At Wise Systems, our business is focused on last-mile logistics and providing customers with a perfect delivery experience. Our software continuously learns from fleet data, helping optimize and improve fleet performance over time. To do that, we need to work with clean and robust data sets. That’s why we’re sticklers about dirty data. How do we categorize dirty data? Here are some of the issues we encounter as we work to improve fleet efficiency:
Missing data –Important information like an address or delivery time windows for a customer may be missing
Stale data – Perhaps someone has left the company and the contact information for a customer is no longer relevant.
Inaccurate data – A vehicle capacity may be 42,000 pounds, but someone typed in 4,200 instead – this would lead to a lot of nearly empty trucks!
Incompatible data – The inventory is measured in weight in the OMS, however, truck capacity for routing is in CEs or units.
Changing rules for data input – Suppose you have one field in your ERP to track delivery windows. Previously, this field was used to track open and close times of businesses. Now, some sales representatives use it to capture the actual delivery time window. There is no way for you to determine which time windows reflect which truth.

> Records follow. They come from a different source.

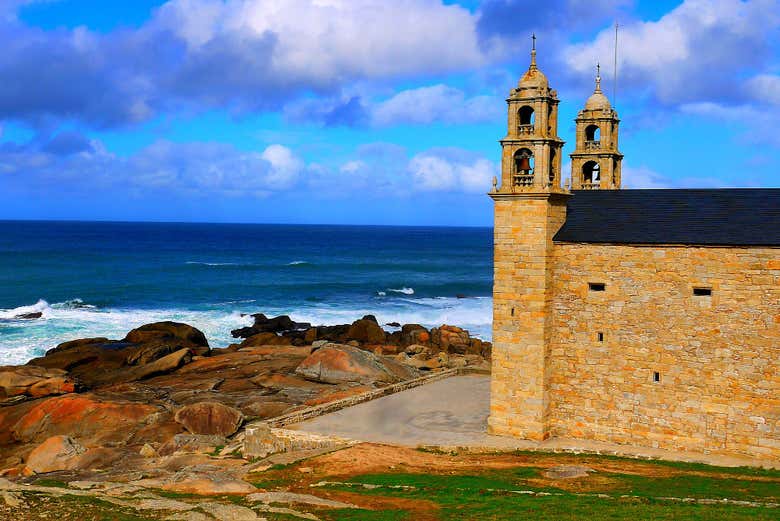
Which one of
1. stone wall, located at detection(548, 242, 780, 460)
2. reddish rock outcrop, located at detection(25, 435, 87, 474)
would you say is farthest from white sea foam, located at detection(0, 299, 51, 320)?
stone wall, located at detection(548, 242, 780, 460)

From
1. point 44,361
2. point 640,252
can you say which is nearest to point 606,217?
point 640,252

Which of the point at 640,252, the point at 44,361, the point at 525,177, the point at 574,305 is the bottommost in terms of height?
the point at 44,361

When you start by creating a holistic data model to collect and catalog your data, you’re heading in the right direction, but you need to answer the big questions first: “What will this data be used for?” and “How do we plan on solving problems with the data?” Starting at that very high level is important because data can tell a story, and you need to decide what story you want to tell.
A lot of people put too much faith in the data itself, but they don’t have the right processes in place to maintain the data, clean it, and to make sure everyone is onboard. The biggest issue is consistency. So, at Wise Systems, we’re asking our clients to give us their source of truth – and that’s their data. If they’re not confident with that, it’s very difficult for us to give them back the most efficient, optimized routes.

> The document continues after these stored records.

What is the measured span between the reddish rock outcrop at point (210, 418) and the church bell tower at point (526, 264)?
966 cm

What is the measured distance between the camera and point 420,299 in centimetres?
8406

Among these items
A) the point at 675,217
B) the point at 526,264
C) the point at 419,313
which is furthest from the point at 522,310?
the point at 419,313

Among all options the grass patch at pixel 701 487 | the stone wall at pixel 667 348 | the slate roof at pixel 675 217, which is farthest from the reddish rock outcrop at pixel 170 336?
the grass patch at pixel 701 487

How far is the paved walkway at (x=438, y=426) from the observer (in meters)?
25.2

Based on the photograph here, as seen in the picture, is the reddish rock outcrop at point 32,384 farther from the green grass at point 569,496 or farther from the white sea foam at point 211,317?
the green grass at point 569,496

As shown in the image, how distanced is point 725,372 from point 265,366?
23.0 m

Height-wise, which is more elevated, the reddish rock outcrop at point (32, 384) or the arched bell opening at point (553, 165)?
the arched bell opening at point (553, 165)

A place that every company can start is through documentation. One thing every company should do is create an internal data dictionary for whatever databases are responsible for giving us data. This lays out consistent rules on how fields should be used, what the data represents, and if that data is coming from another system, which system it’s coming from. Ideally, companies will have someone whose responsibility is master data management and gets certified in this area.
We take a lot of precautions and do types of data cleansing and manipulation once we receive data. But, when the clients make clean data a priority, it has a significant positive impact on results. Building highly optimized precise, cost-effective routes is predicated on having really great data. Conceptually, people think it’s simple “Of course, I’ll just keep everything up to date. If I’m a driver or a sales rep and I know that there’s a new piece of information I know I need to add it to a profile.” But, over time there are gaps. We know these gaps aren’t done maliciously; they just build up.
Dirty data is a problem that a lot of businesses are experiencing, and it’s not trivial. But we can’t boil the ocean all in one go – you’ve just got to start, and you’ve got to make this best practice known and get more people to see the impact. Why should businesses care? Why should anyone feel incentivized to update customer records, to be accountable? It all comes down to dollars and cents. That’s how you save money. When you’re able to utilize these tools to their fullest potential, you become more efficient and more cost-effective – and that’s the key to success in this increasingly dynamic world.